藤井聡太棋王に伊藤匠七段が挑戦する第49期棋王戦コナミグループ杯五番勝負(共同通信社と観戦記掲載の21新聞社、日本将棋連盟主催)は、第2局が2月24日(土)に石川県金沢市の「北國新聞会館」で行われた。
対局の結果、角換わり腰掛け銀の研究勝負から抜け出した藤井棋王が94手で勝利。貴重な後手番勝利で防衛に向け前進。対戦成績を1勝0敗1持将棋とした。
39手目 ☗2四歩までは昨年2023年12月14日に行われた第82期順位戦A級6回戦、☗佐々木勇気八段-☖稲葉陽八段戦と同じ進行。
両者ともここまでは研究通りの手順か。佐々木-稲葉戦は、☗2四歩に☖同歩☗3五歩☖同歩☗4五桂☖2三金と進み、141手で先手佐々木君が勝った。
藤井君は☖2四同銀を選び、前例の☖同歩を離れた。
伊藤君のチャンスは78手目☖7三同角と藤井君が指した次の手。実戦は伊藤君が79手目 ☗9四竜としたが、ここは☗5三金としたかった。以下、☖同玉☗7二竜☖6二金☗7一竜の進行が予想され、本譜よりは優った。

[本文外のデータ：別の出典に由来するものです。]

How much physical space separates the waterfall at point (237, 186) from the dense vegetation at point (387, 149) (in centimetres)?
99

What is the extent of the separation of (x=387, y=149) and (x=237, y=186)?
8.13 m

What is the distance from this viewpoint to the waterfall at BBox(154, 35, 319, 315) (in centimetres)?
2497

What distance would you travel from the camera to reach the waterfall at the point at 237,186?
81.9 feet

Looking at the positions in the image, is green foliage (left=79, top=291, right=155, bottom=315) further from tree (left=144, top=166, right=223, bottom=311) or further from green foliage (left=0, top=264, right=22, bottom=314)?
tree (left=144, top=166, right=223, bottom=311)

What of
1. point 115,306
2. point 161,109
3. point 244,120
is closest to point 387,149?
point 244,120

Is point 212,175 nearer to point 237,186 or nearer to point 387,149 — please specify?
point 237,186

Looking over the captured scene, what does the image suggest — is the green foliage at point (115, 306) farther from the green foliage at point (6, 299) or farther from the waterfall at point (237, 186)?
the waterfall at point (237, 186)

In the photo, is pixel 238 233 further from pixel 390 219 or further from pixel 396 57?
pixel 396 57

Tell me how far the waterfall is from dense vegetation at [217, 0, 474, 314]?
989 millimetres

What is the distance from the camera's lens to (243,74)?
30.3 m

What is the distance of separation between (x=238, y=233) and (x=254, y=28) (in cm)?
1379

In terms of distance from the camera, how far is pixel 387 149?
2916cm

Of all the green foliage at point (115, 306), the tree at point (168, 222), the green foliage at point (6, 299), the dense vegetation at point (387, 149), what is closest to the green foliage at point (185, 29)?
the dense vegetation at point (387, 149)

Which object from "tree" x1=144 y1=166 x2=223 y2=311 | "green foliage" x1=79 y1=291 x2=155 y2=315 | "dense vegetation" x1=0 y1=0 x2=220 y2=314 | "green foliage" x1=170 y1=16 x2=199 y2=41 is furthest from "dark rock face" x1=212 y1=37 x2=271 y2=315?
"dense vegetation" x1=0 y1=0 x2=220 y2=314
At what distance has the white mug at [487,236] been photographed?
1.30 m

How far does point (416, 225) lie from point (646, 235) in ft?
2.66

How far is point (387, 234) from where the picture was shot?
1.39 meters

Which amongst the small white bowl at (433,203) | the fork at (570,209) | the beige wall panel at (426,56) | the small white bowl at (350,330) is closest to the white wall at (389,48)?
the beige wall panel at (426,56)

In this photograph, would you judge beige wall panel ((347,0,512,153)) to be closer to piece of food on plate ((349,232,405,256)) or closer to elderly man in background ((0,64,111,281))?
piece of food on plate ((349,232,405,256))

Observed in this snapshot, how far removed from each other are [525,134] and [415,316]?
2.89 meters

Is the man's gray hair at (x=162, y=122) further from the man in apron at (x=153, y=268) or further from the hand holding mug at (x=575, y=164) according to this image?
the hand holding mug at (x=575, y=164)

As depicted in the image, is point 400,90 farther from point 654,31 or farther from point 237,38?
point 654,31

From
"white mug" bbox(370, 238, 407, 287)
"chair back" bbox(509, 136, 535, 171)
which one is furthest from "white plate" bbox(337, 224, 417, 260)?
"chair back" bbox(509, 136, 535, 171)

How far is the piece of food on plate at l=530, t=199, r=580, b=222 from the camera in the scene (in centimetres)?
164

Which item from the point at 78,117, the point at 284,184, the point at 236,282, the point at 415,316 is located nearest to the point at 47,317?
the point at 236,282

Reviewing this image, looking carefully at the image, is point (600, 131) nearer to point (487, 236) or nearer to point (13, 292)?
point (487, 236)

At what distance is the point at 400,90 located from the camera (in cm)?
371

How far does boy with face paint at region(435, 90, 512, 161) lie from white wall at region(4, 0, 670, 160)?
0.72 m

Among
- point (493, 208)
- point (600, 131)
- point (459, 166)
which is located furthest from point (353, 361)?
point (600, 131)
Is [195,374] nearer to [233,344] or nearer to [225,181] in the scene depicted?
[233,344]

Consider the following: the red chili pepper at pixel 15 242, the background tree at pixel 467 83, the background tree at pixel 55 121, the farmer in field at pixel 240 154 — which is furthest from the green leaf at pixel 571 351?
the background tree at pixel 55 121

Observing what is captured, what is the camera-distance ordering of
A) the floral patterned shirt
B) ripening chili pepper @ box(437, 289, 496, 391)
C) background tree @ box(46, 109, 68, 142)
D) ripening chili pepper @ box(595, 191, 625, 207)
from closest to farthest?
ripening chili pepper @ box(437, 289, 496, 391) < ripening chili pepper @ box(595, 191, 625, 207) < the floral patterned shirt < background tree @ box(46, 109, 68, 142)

手持ちにしておきたい持ち駒の金を犠牲にする手順なので、伊藤君は選び難かったかと想像される。本譜の順では折角の竜が☗9四竜で2枚の角の堅陣で抑え込まれてしまって、イマイチ。
☗7一竜に竜を展開出来ていれば、竜がイキイキとしていた。
角を守る藤井君の80手目 ☖8四歩打が好手。
立ち合いの久保九段も「後手陣が安定してきました。6五と7五の歩が厚みになっています。先手は9四竜の使い方が難しい。後手を持ちたいです」と藤井君優勢との判断。
仕方なく81手目 ☗7六歩打と角頭を攻める順を伊藤君、選んだが、82手目 ☖6三桂打が7五の守りにも利いて絶品。71手目の局面は後手玉周辺に金が1枚あるだけだった。いまは見違えるほど味方の駒が多い。